▶ **Document segment**:
You should use power of 2 size of your data
This will allow you to use just cheap bit shifts and simple resizing without any costly floating point operations or integer multiplicatin and division.
You should do half resolution mipmaps using previous mipmap
This will always create one sample from 2 samples of previous mipmap so no nested for loops or costly index computations
Do not mix floating and integer computations if you can avoid it
even if you have FPU the conversion between int and float is usually very slow. Ideally keep your audio data in integer format...
Here small C++/VCL example of these ideas:
//$$---- Form CPP ----
//---------------------------------------------------------------------------
#include <vcl.h>
#include <math.h>
#pragma hdrstop
#include "win_main.h"
//---------------------------------------------------------------------------
#pragma package(smart_init)
#pragma resource "*.dfm"
TForm1 *Form1;
//---------------------------------------------------------------------------
//---------------------------------------------------------------------------
int xs,ys; // screen resolution
Graphics::TBitmap *bmp; // back buffer bitmap for rendering
//---------------------------------------------------------------------------
// input data
const int samples=1024;
int sample[samples];
// mipmas max 32 resolutions -> 2^32 samples input
int *mmdat0[32]={NULL}, // min
*mmdat1[32]={NULL}, // max
mmsiz[32]={0}; // resolution
//---------------------------------------------------------------------------
void generate_input(int *data,int size)

▶ **Material**:
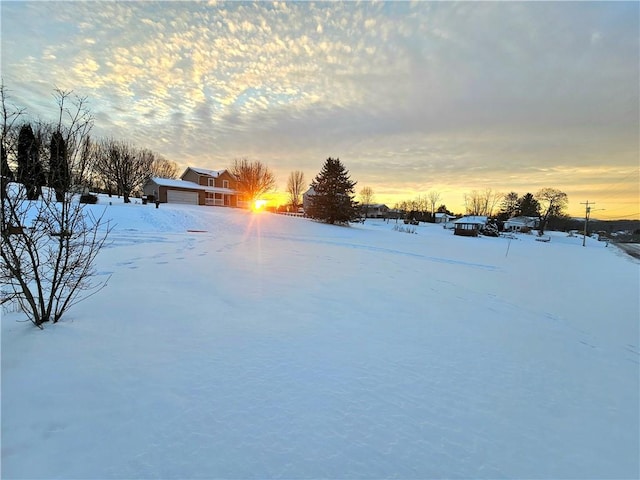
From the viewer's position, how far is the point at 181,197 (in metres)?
36.3

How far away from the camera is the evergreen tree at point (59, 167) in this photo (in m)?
3.86

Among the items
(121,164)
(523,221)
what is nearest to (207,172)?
(121,164)

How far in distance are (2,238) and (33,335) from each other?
121 cm

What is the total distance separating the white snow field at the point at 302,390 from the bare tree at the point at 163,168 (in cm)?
5214

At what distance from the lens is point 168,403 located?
2.75m

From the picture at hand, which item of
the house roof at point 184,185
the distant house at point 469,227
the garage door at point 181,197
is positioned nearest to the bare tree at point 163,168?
the house roof at point 184,185

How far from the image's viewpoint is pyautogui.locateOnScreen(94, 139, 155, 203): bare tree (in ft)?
119

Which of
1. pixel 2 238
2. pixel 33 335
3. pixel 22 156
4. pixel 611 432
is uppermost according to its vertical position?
pixel 22 156

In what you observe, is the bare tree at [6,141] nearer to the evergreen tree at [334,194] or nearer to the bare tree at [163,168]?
the evergreen tree at [334,194]

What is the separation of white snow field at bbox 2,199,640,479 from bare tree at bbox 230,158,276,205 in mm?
40946

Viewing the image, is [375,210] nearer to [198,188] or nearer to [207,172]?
[207,172]

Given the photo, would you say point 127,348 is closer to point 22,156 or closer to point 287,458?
point 287,458

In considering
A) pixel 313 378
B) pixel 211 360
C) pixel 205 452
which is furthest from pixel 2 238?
pixel 313 378

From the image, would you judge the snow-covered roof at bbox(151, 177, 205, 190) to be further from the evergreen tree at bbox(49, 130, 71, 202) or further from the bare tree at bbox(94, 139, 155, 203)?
the evergreen tree at bbox(49, 130, 71, 202)
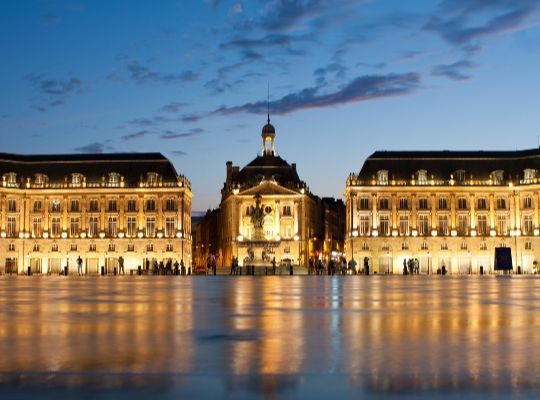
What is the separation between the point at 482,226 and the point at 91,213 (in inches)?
2065

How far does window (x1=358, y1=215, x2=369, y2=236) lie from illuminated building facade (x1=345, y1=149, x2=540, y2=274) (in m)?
0.13

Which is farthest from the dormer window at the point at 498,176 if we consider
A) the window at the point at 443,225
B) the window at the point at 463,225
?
the window at the point at 443,225

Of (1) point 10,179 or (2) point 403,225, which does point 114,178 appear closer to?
(1) point 10,179

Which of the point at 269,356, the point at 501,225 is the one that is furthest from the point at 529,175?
the point at 269,356

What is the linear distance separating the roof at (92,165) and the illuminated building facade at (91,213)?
0.45 ft

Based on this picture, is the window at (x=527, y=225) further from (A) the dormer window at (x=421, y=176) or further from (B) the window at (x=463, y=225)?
(A) the dormer window at (x=421, y=176)

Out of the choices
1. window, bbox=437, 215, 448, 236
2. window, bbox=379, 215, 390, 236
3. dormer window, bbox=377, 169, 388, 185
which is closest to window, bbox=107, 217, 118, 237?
window, bbox=379, 215, 390, 236

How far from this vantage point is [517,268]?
110m

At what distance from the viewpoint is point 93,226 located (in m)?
120

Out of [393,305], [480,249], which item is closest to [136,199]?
[480,249]

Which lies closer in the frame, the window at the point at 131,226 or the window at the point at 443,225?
the window at the point at 443,225

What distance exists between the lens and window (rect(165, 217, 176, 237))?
390 feet

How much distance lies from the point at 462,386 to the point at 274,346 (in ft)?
10.9

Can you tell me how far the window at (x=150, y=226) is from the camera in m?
119
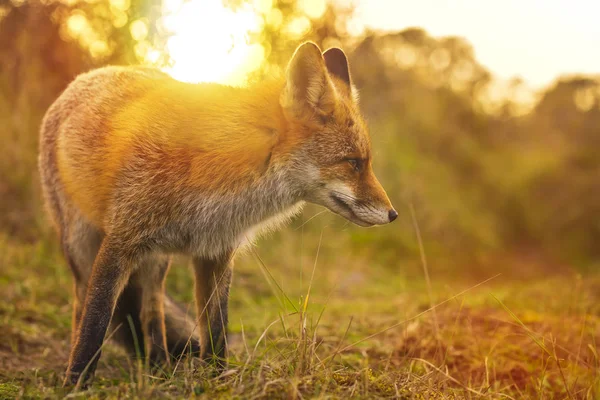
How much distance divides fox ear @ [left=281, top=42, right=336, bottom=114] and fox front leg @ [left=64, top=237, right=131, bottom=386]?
1261 mm

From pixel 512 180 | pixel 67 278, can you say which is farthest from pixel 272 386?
pixel 512 180

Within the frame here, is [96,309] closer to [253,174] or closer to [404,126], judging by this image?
[253,174]

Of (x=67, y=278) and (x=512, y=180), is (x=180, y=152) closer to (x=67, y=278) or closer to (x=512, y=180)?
(x=67, y=278)

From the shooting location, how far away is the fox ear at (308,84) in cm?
309

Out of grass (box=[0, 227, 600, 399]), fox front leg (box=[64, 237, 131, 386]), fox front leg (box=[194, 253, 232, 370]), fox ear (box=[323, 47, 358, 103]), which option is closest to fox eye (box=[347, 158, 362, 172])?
fox ear (box=[323, 47, 358, 103])

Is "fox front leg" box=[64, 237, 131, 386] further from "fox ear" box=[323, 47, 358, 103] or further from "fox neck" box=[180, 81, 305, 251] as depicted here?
"fox ear" box=[323, 47, 358, 103]

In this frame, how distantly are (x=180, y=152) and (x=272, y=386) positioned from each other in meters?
1.49

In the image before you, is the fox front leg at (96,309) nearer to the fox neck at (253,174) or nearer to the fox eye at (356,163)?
the fox neck at (253,174)

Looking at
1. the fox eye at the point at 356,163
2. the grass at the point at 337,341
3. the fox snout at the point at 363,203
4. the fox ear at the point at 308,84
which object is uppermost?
the fox ear at the point at 308,84

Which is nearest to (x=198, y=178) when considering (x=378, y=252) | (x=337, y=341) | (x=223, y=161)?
(x=223, y=161)

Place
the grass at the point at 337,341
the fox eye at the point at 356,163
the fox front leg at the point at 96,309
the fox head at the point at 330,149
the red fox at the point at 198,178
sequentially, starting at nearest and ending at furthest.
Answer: the grass at the point at 337,341 → the fox front leg at the point at 96,309 → the red fox at the point at 198,178 → the fox head at the point at 330,149 → the fox eye at the point at 356,163

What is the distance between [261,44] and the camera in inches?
268

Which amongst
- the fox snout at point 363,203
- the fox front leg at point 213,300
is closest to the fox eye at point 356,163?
the fox snout at point 363,203

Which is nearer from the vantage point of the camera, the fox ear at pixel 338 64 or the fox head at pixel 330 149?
the fox head at pixel 330 149
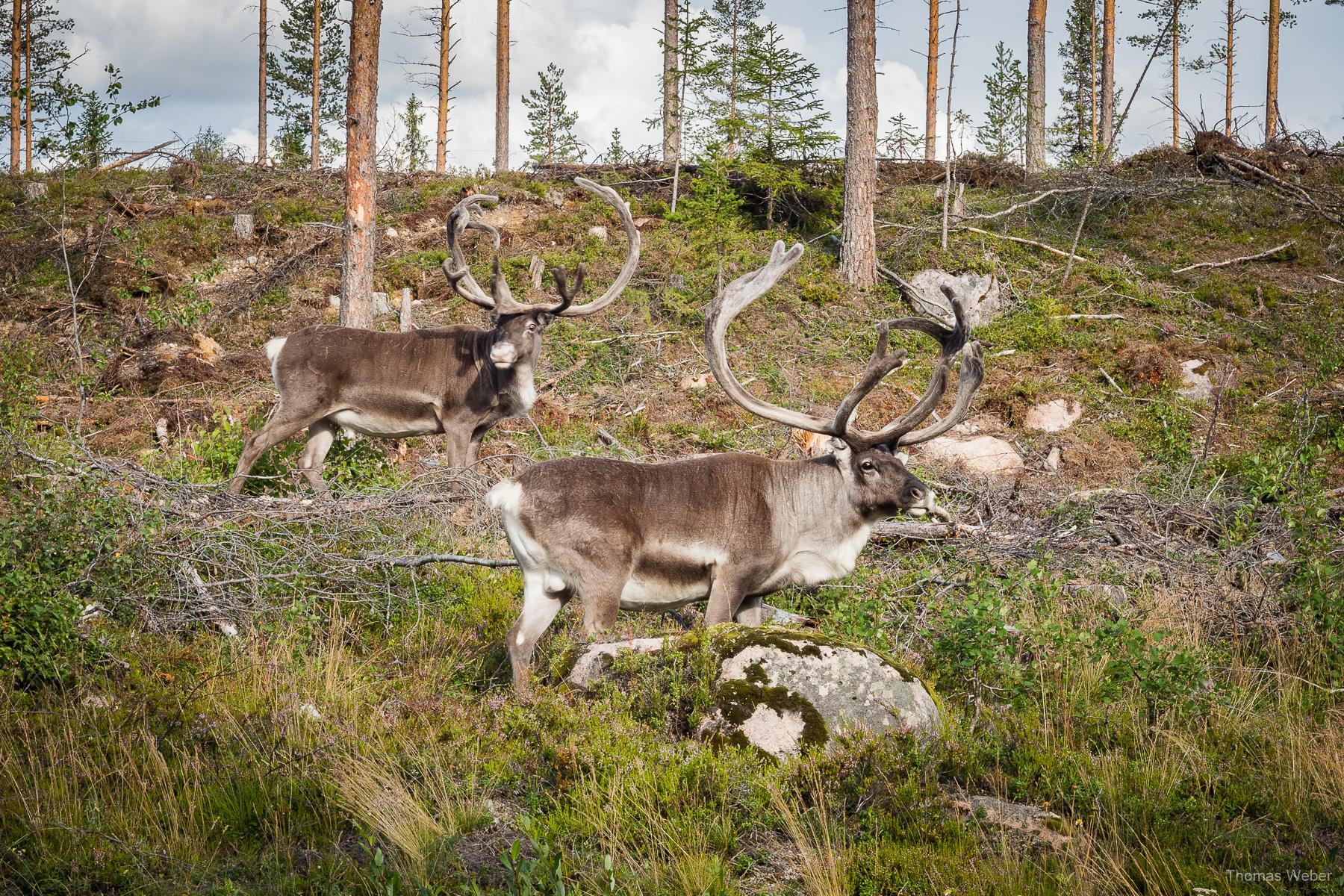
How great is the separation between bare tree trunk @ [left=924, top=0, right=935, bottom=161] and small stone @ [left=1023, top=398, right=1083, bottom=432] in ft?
43.8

▶ **What to do**:
a) In the mipmap answer above, how many samples of the previous mipmap go into each sample of a new half-resolution mipmap?
b) List the three recommendations that the mipmap answer above gives before its code example.

▶ **Responses by task**:
a) Two samples.

b)
- Use power of 2 size of your data.
- Do half resolution mipmaps using previous mipmap.
- Do not mix floating and integer computations if you can avoid it.